[fpc-devel] Unicode and UTF8String

Mon Dec 1 15:47:49 CET 2008

In our previous episode, Martin Friebe said:
> > most cases, it is slowly time to abandon too simplistic thinking about
> > strings. The best solution is to minimize editing, and localize them in
> > certain parts of the code, keeping most of the code encoding agnostic.
> >   
> True, too. But we are talking Pascal, not some other language. 
> string[index], copy, pos, length have always been part of Pascal.

So keep using ansistring? It doesn't change.

> Of course they are still there, to be used in the few parts of your 
> code, where you specialize on whatever string type you deal with.
> But otherwise, using  RTLString  IMHO will abandon this part of pascal 
> syntax.

It removes ASCII legacy. I don't see you complaining about the fact that
char is not 8 bit anymore, and that that abandons that part of the pascal
syntax.

> A function of which the result can not be used, as it can 
> change at compile time => such a function can not be used. (or we will 
> have buffer overflows, code injection and more ...)
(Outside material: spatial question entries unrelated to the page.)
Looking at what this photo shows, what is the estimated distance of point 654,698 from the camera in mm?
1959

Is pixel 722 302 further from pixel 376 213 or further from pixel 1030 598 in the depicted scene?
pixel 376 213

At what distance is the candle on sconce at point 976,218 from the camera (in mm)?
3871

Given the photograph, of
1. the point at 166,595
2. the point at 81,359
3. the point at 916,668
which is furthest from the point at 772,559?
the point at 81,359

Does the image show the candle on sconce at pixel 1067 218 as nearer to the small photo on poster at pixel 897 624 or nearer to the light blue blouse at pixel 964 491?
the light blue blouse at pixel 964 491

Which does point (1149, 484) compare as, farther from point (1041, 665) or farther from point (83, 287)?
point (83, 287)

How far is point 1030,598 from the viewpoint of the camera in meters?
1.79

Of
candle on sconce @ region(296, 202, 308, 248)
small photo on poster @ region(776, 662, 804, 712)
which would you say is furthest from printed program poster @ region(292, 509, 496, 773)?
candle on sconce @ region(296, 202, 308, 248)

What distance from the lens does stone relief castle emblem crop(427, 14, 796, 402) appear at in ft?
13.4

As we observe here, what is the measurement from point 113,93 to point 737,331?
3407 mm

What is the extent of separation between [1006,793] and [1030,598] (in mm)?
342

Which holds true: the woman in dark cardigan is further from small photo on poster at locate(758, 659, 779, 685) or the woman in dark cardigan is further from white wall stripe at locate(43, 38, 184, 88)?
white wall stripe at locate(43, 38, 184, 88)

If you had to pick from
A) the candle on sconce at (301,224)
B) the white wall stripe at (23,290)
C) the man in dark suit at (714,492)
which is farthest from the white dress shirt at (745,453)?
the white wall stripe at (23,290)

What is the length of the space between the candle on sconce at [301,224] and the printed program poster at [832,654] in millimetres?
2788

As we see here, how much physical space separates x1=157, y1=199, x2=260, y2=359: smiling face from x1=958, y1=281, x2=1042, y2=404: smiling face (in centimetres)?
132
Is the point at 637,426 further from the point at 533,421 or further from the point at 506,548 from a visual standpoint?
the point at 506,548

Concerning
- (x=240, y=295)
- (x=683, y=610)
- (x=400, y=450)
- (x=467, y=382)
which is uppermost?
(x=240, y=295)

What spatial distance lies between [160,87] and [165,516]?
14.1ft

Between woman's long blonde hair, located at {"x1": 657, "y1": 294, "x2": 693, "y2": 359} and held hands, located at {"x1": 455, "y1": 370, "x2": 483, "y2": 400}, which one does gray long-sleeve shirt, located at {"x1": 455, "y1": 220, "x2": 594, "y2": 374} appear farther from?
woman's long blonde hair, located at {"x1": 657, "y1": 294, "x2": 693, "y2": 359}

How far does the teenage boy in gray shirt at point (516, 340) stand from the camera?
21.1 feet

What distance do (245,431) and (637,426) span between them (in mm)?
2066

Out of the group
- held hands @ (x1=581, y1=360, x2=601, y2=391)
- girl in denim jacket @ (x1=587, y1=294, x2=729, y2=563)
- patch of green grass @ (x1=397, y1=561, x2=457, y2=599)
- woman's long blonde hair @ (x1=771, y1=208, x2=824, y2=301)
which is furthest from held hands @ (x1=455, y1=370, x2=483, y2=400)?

Hence my suggestion to minimize this functionality.

> I admit that the Problem started (and that has been discussed more than 
> enough) starts with UTF8string (yes even with utf16 string). But in this 
> case those functions became a new, but predictable meaning. I can do 
> utf8string[1], and I can use the result. Only I have to be aware what it 
> means.

Yes. As widestring[1] also requires interpretation. That's unicode.

> I can *not* do rtlString[1], as at the time of code writing I can not be 
> aware what it means.

You don't have to. You carry it around as long as you can, and when you
don't can, you assign it to your type of choice and bite the penalty.

Delaying that as long as possible avoids excessive penalities, which IMHO
are as much part of the Pascal language. Doing that would hurt the general
purpose nature by turning into basic. (and then I mean the real Basics, not
the C-with-basic-syntax that is FreeBasic), or worse: Excel.

> It is only decided, at compilation time. IFDEFs won't help neither,
> because they can only cope with the set of stringtypes know at the time
> the code is written.  This breaks each time FPC will be extended.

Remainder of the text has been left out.